Rewrite the GCDML page starting at "[edit] ... To" and ending at "the subsequent analysis.", renaming "descriptors" to "attributes" everywhere it occurs.
(Text for analysis)
GCDML
From Genomic Standards Consortium
MENU: MainPage -> GSC_project_workspaces
The Genomic Contextual Data Markup Language (GCDML) is a core project of the Genomic Standards Consortium (GSC) that implements the “Minimum Information about a Genome Sequence” (MIGS) specification and its extension, the “Minimum Information about a Metagenome Sequence” (MIMS).
On this page: |
[edit] Contextual Data
The set of metadata describing aspects of genomes and metagenomes such as geographic location and habitat type from which the sample was taken as well as the details of the processing of a sample, from the time of sampling up to sequencing, and the subsequent analysis is in the focus of GCDML.
This suite of metadata is collectively referred to here as contextual data.
[edit] Aims of GCDML
In overview, MIGS/MIMS will be central to GCDML and GCDML will provide the GSC’s official implementation of the checklist. Beyond, the minimum descriptors of MIGS/MIMS, GCDML will be open and extensible to evolve with the needs of the community.
[edit] From Minimum Reporting...
The first step of this international community has been to define the “Minimum Information about a Genome Sequence” (MIGS) and “Minimum Information about a Metagenome Sequence” (MIGS) specifications. Use of MIGS/MIMS will provide a mechanism for capturing a consensus-driven minimum set of metadata describing aspects of genomes and metagenomes such as geographic location and habitat type from which the sample was taken as well as the details of the sequencing method used.
[edit] ... To Maximum Reporting
It is the aim of the GSC to provide support for the richer capture of contextual data describing genomes and metagenomes by developing the Genomic Contextual Data Markup Language (GCDML). The support of maximum reporting of such projects, though, will require a much richer set of descriptors. Such descriptors must cover both the origin and processing of a sample, from the time of sampling up to sequencing, and the subsequent analysis.
GCDML seeks to specifically support ‘maximal’ reporting of contextual data and the desire of groups in the GSC to include more descriptors beyond the minimal MIGS/MIMS.
[edit] Using XML for Modeling Contextual Data
GCDML is implemented using XML Schema. GCDML aims to take full advantage of the benefits of an XML representation of genomic contextual data. XML provides a machine readable representation of metadata that facilitates the capture, exchange and comparison of large amount of data. XML is widely used to build data capture and exchange format.
(End Text for analysis)
(Extracted data)
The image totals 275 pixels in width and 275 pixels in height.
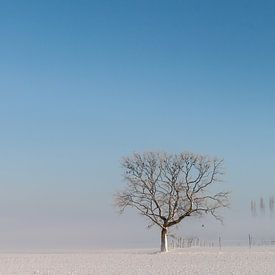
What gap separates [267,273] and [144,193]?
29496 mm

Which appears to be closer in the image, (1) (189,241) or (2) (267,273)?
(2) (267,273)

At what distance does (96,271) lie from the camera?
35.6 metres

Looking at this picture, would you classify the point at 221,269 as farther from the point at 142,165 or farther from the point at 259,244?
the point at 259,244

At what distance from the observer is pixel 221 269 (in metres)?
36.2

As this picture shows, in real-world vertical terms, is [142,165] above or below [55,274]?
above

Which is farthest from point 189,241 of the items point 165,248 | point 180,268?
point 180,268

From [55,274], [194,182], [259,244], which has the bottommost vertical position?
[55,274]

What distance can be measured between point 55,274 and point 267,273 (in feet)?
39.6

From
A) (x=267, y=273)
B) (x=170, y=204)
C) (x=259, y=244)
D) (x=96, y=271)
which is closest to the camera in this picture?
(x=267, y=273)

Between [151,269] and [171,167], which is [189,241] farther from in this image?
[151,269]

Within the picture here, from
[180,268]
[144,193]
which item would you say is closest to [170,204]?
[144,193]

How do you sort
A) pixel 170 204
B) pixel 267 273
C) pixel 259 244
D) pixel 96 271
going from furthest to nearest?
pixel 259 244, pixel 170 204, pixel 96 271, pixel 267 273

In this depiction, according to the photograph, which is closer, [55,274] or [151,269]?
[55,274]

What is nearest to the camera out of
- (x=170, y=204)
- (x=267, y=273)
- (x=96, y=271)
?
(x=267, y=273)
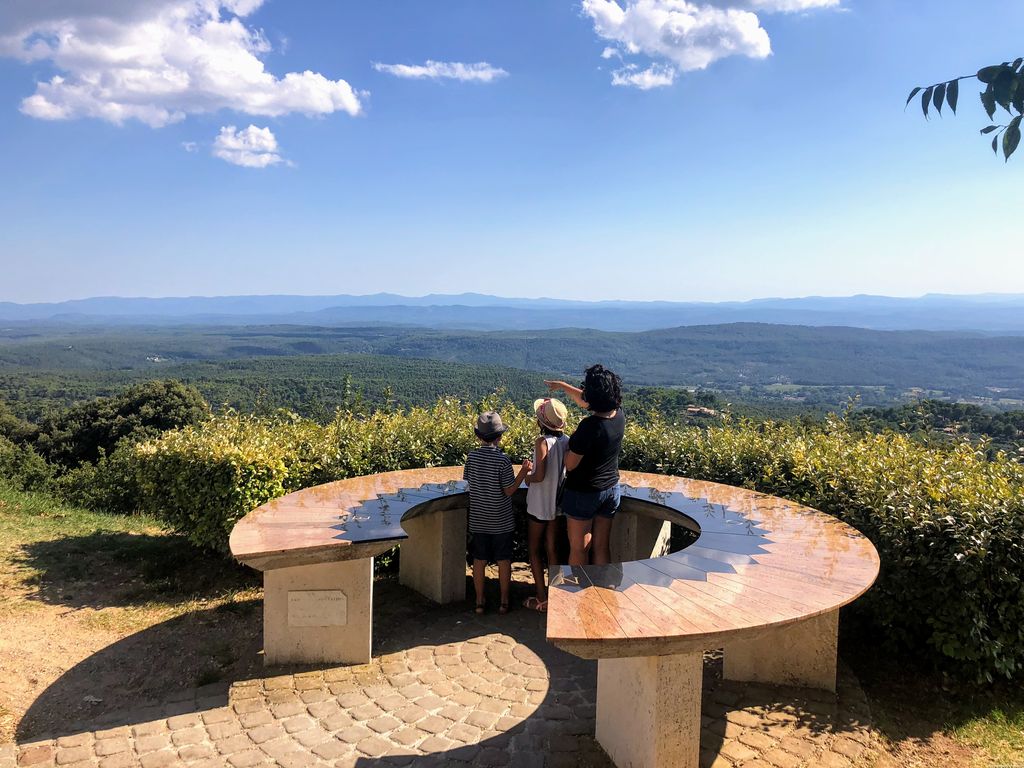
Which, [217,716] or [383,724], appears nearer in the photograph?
(End Extracted data)
(Extracted data)
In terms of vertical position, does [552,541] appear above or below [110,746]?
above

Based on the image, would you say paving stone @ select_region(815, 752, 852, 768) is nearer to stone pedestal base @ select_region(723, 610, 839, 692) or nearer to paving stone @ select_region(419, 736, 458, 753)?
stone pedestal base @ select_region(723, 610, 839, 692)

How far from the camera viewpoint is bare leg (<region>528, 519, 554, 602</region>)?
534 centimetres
(End Extracted data)
* **Result of the task**
[edit] ... To Maximum Reporting
It is the aim of the GSC to provide support for the richer capture of contextual data describing genomes and metagenomes by developing the Genomic Contextual Data Markup Language (GCDML). The support of maximum reporting of such projects, though, will require a much richer set of attributes. Such attributes must cover both the origin and processing of a sample, from the time of sampling up to sequencing, and the subsequent analysis.